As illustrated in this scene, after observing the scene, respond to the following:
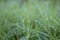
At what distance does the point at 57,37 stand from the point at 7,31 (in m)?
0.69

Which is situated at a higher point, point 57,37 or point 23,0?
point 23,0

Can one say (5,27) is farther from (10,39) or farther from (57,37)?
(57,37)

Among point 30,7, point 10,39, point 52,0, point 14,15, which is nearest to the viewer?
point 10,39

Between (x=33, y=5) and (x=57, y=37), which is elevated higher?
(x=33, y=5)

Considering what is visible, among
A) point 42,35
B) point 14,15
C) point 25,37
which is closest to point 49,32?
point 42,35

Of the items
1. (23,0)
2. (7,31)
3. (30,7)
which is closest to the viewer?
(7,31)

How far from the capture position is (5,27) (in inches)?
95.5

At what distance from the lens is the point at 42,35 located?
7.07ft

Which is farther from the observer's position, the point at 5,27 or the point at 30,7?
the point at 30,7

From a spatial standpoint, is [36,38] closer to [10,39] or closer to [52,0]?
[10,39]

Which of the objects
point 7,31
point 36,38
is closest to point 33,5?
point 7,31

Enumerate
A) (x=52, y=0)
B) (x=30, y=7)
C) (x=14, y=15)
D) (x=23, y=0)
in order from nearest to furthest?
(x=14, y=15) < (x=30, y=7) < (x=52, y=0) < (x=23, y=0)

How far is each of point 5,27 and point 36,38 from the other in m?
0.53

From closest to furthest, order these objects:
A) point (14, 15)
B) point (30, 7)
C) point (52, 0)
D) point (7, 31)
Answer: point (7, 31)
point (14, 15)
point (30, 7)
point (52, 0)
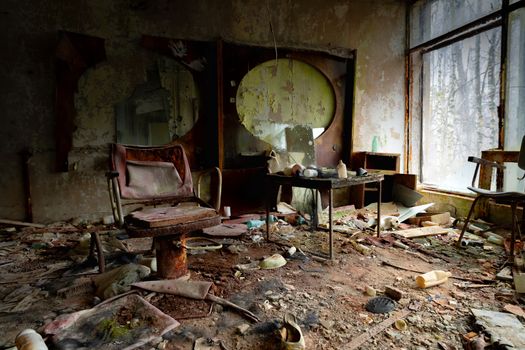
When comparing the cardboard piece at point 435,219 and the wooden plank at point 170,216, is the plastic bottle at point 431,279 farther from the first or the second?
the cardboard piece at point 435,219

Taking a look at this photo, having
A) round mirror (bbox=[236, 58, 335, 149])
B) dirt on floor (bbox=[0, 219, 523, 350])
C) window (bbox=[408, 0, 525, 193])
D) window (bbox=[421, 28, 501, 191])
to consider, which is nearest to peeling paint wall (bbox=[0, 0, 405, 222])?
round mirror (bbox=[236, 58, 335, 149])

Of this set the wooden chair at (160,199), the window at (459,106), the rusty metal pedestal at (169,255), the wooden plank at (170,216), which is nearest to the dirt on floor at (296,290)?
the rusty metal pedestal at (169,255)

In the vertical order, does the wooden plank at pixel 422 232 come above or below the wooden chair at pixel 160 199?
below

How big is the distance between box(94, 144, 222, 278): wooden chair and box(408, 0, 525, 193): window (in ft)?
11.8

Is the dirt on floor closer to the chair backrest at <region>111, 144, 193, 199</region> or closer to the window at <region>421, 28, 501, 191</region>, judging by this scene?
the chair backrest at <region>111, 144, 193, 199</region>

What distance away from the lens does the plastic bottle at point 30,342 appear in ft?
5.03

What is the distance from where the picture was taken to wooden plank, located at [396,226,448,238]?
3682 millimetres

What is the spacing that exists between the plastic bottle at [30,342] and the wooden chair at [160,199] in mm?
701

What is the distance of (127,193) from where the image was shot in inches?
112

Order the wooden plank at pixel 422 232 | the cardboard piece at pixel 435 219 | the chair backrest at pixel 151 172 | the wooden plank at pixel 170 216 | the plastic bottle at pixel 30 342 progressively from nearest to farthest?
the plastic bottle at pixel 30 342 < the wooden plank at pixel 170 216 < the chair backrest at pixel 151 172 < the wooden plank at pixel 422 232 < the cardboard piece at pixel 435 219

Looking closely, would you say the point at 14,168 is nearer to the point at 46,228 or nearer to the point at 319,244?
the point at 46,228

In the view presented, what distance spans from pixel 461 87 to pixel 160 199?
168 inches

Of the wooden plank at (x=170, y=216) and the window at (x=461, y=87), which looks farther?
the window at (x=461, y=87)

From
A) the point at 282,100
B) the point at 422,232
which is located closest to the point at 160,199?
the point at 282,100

Stated exercise: Return exactly the lines from the one containing "Looking closely, would" through the last line of the records above, both included, and nothing else.

Output for this exercise:
Looking closely, would you say the point at 14,168 is nearer to the point at 46,228 or nearer to the point at 319,244?
the point at 46,228

In the view presented, what distance spans from pixel 461 87 to pixel 160 199?
168 inches

Of the wooden plank at (x=170, y=216) and the window at (x=461, y=87), which looks farther?
the window at (x=461, y=87)

From
A) the point at 282,100
B) the point at 422,232
which is located closest to the point at 160,199?
the point at 282,100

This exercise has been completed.